Şimdi, bu Lanvin mantoyu moda editoryallerinde görelim. Yazının girişindeki fotoğraf, Pop dergisi 2010 kış sayısında yer almış. Mankenin eli belinde kaşları çatık pozu, Lanvin defilesindeki sert-haşin tarzla uyum içinde. Kendine güvenen, meydan okuyan bir tavır sergiliyor. Yine Lanvin defilesindeki gibi mankenin saçlarının düz ve toplu tarandığını görüyoruz. Düz saçlar, kollardaki kabarık kürkle tezat oluşturuyor. Mankenin duruşu, avına doğru hamle yapmadan önce kanatlarını kabartmış bir kartal gibi!



Chanel Iman, Flare dergisi Ekim sayısı. Gerçi Maximum kart reklamlarındaki gibi pergeller kocaman açılmış bir X olmasa da, Chanel'in bacaklar ve kolları açık duruşu, harekete geçmeden önce yay gibi kurulma dinamizmi taşıyor. Yine dümdüz saçlar, yine meydan okuyan bir duruş...


 
Bloguma daha önce "arı duru güzelliği" ile konuk ettiğim Kirsi Pyrhonen, Dazed and Confused Ekim sayısındaki bir editoryalde iki karede birden çıkmış bu Lanvin mantoyla.

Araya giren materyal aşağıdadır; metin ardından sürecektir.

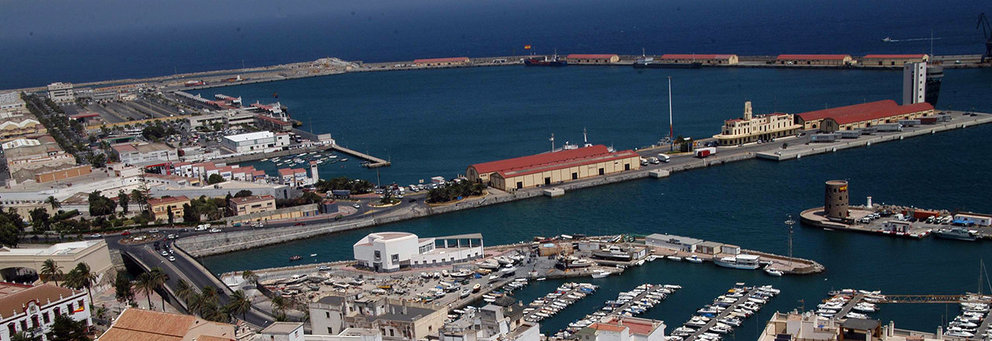 Vista aérea del Puerto de Ceuta. Foto. Puerto de Ceuta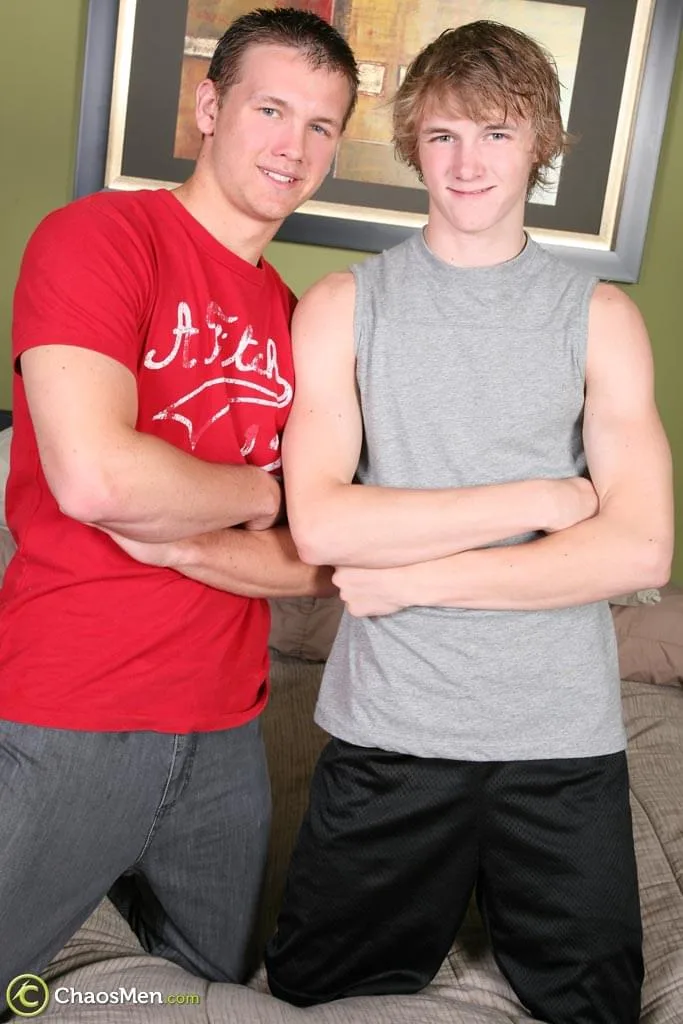 Horny gay boys Stash and Dalton undress before hot bareback action on a bed — In Focus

Kirsi, önceki yazıma konu olan editoryaldeki gibi, kameraya herhangi bir kılığa bürünmeden, "olduğu gibi" bakmış. Bu yazıdaki diğer fotoğraflara göre daha "yumuşak" kareler çıkmış ortaya.

Iris Struberger, Harpers Bazaar Eylül sayısında, yüzündeki o gizemli, biraz muzip biraz muzır ifadeyle yer almış. Bir eli belinde, güç projekte ediyor, diğer eliyle sandalyeyi kavramış. Siyah, düz taranmış saçları, koyu göz ve dudak makyajıyla, "sıkıysa bana bir laf et!" diyor adeta...

Tasha Tilberg, Amerikan Elle dergisi Ağustos sayısında, bu farklı açıdan çekilmiş fotoğrafla yer almış. Arkadan bakınca kollar ve omuzdaki kürklü bölüm, sanki düz kumaştan bir manto varmış da, giyen sırtına bir koyun postu atmış gibi görünüyor:) Sanırım şimdiye kadarki fotoğraflar içinde mantonun rengini en güzel yansıtan bu kare olmalı. Benim aklıma direkt sütlü çikolata rengi geliyor, başka bir şey de gelmiyor!

Alman Zeit dergisi, 40. yıl özel sayısında Claudia Schiffer'le kapak tasarımı şeklinde 40 fotoğraftan oluşan dev bir editoryale yer vermiş. Şimdiye kadar Lanvin mantoyu hep kopkoyu saçlarla kullanılırken gördük; sarışına da fena gitmiyormuş doğrusu. Ama saçlar, dalgalı da olsa, düz.


Lanvin reklam kampanyasından bir kareyle yazıyı bitirelim. Mariacarla Boscono, mantomuzu giymiş, bir yanına Anja Rubik'i diğer yanına Magdalena Frackowiak'ı almış, üçü birden Steven Meisel'e "gümbür gümbür geliyoruz! Açın Lanvin'in önünü!" diye poz vermişler!